De acordo com Miriam Fuckner, assistente social da área de desenvolvimento e inclusão social do Instituto Paranaense de Assistência Técnica e Extensão Rural (Emater), a tônica principal da conferência paranaense foi a discussão em torno da gestão, financiamento, demanda e oferta dos serviços de Ater no Estado. ''Ficou claro que necessitamos da criação de um sistema de Ater fortalecido, uma instituição que consiga integrar tanto entidades governamentais quanto não governamentais'', explica Miriam.
Em Brasília, a expectativa é que os 40 delegados eleitos nesta semana em Curitiba e que representarão o Estado na Conferência Nacional possam discutir um plano sobre a criação de fundos e avaliar os recursos que serão disponibilizados para a evolução de Ater. ''Vamos para lá auxiliar na elaboração de um plano de ações para o Pronater.
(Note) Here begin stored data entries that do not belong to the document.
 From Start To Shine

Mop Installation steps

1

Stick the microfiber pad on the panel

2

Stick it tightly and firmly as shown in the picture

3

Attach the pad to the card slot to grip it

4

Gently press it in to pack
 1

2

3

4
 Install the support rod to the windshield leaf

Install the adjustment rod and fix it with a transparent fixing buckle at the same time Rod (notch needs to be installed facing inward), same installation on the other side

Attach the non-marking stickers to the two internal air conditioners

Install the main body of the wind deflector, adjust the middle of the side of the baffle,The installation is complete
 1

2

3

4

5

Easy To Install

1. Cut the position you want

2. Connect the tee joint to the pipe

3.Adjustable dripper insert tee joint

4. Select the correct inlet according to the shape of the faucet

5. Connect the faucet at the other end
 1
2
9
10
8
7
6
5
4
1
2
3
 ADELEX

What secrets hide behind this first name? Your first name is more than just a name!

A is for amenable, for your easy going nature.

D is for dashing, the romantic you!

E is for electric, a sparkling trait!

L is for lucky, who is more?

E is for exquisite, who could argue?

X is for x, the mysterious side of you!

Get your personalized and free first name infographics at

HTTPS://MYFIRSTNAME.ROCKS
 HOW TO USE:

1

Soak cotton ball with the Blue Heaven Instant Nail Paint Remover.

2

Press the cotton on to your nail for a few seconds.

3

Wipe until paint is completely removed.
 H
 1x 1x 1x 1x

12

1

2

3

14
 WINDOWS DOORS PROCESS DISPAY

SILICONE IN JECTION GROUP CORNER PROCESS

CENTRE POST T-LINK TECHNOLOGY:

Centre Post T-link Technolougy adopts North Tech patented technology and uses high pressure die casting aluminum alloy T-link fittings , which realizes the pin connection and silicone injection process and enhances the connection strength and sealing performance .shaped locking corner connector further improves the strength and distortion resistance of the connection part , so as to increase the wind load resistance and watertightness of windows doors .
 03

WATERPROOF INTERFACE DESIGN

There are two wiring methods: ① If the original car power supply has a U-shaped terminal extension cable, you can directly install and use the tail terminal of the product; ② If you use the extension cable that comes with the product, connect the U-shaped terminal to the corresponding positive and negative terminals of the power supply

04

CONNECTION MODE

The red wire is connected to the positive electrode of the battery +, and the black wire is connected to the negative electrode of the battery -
Não existe um prazo para o plano ser concluído, mas acreditamos que a elaboração dele deve ser feita de forma imediata, logo após a Conferência Nacional''.
Outros temas importantes que foram discutidos em Curitiba tratam sobre as ações de Ater para um desenvolvimento rural sustentável (ações ambientais e sociais), políticas para atender povos e comunidades tradicionais na área agrícola e reforço das políticas públicas acerca do assunto.
Durante o evento, o secretário da Agricultura, Norberto Ortigara, lembrou que o governo do Estado ''tem o desafio'' de contratar pelo menos 500 novos profissionais para preparar a estrutura do Instituto Emater para atender, entre outras demandas, as políticas públicas de assistência técnica e extensão rural que serão definidas na Conferência Nacional.
Já o representante do Ministério do Desenvolvimento Agrário (MDA), Arnoldo Anacleto de Campo, disse que a pasta deverá ter um orçamento recorde para executar a assistência técnica. Para Campos, é importante incluir técnicas que ajudem o agricultor a se organizar economicamente, de forma competitiva, criar novas cooperativas e ampliar a produção de alimentos com certificação, além de ampliar a comercialização. Em 2011, o MDA destinou R$ 11,5 milhões para Ater no Estado.